READING PASSAGE.
President Obama receives a standing ovation after addressing the Illinois General Assembly on Wednesday. (AP Photo/Pablo Martinez Monsivais)

Nine years ago Wednesday, President Obama declared his campaign for the White House -- nine years of acrimony and vitriol, nine years of relentless Republican opposition, nine years in which it has often seemed that Congress couldn't so much as name a post office without a filibuster.

Still, Obama says, those nine years have not diminished his faith in the American political system, his faith in negotiation, in dealmaking and in the give and take of  democracy. The president articulated that faith again Wednesday in a heartfelt speech at the State Capitol in Springfield, Ill., where he first announced his presidential candidacy nearly a decade ago.

For Obama, the occasion was an opportunity to reflect on his career in public life and to lay out his take on today's politics. He left out the talking points and the applause lines, telling his audience he had more important things to say.

Obama explained at length about the profound shifts in American politics that have made congressional dealmaking all but impossible. He offered remedies: new rules on campaign finance and redistricting, along with an exhortation to revive an old spirit of bipartisanship that now seems  lost to history.

The president campaigned on a promise to overcome the nation's differences, a promise he has not been able to fulfill. Nine years later, in the face of all the evidence, he hasn't given up hope.  Yet research in political science gives reason to doubt the effectiveness of those solutions. By now, the forces driving Americans apart may be beyond our control.

'A life of its own'

In his speech, the president argued that there is more uniting Americans than dividing them, but that the institutional quirks of U.S. elections stand in the way of progress. He suggested that collegiality and civility are the essence of lawmaking and that leadership is the skill of hammering out compromises.

"We can’t move forward if all we do is tear each other down," Obama said, "and the political incentives as they are today too often reward that kind of behavior."

Compromise is becoming more infrequent as Americans' political divisions have intensified, a trend that began decades before Obama spoke at the state house in Springfield in 2007.

[These political scientists are discovering even more reasons U.S. politics are a disaster]

As Wonkblog has reported, Americans have become more likely to view members of the other party as selfish and unintelligent. Many see the policies of the opposite party as "so misguided they threaten the nation's well-being," as worded in a survey fielded by the Pew Research Center.

The antipathy is so intense that many Americans say they'd object if their children married outside their party. About one in 20 Americans said they'd be "displeased" with a potential son- or daughter-in-law who belonged to the other party in 1960. The share opposed to bipartisan weddings has increased to one in three Democrats and nearly half of Republicans today.

INFORMATION SHOWN.

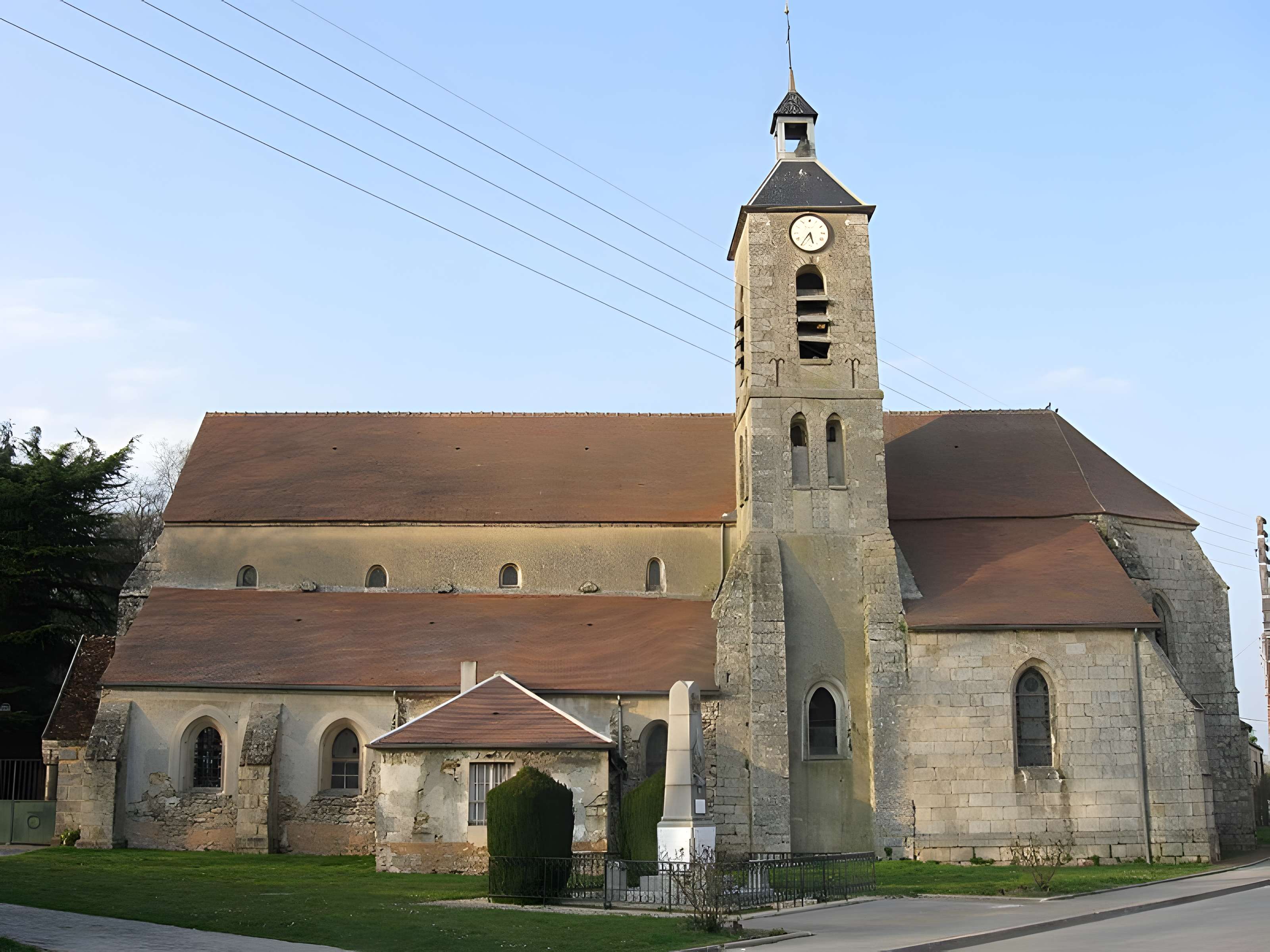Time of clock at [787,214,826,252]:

EXERCISE DIRECTIONS.
Extend the article on Obama's Springfield speech and partisan division in American politics, beginning right after its final sentence.

SOLVED EXERCISE.
Overall, in the four decades between 1978 and 2008, Democrats' ratings of Republicans declined by 15 points out of 100, while Republicans' ratings of Democrats declined by 10 points.


It is a "fundamentally different era" for American politics, Emory University's Alan Abramowitz told Wonkblog last year.

He and other political scientists are still working to understand what caused this shift, but race seems to have been an important factor. There used to be conservative voters and politicians in both parties, but when President John Kennedy -- a Democrat -- took a stance in favor of civil rights in 1963, conservative Democrats began to abandon the party.

[How racism explains Republicans' rise in the South]

The Republican position on racial relations likely attracted voters who were also receptive to tough-on-crime and welfare-to-work policies, voters who held traditional opinions on women and the family and voters who were more bellicose in their view of foreign affairs, explained Marc Hetherington, a political scientist at Vanderbilt University.

"As you fit more of these things together for your followers, you start to attract a larger and larger group of people," he said in a recent interview. "It, kind of, takes on a life of its own."

Obama addressed these trends in Springfield. "What’s different today is the nature and the extent of the polarization," he said, according to a transcript of his remarks from the White House. "A great sorting has taken place that drove Southern conservatives out of the Democratic Party, Northern moderates out of the Republican Party, so you don’t have within each party as much diversity of views."

The ultimate result was two parties composed almost entirely of people who saw the world similarly -- two parties increasingly incapable of talking to each other. More and more, Democrats and Republicans just couldn't see eye to eye, and they lost interest in hearing what the other side had to say. Mistrust festered.

'A lot in common'

Whatever is driving the parties apart, the implications for lawmaking are clearly serious. Obama's speech was a paean to the legislative process, a kind of elegy for a forgotten bipartisanship.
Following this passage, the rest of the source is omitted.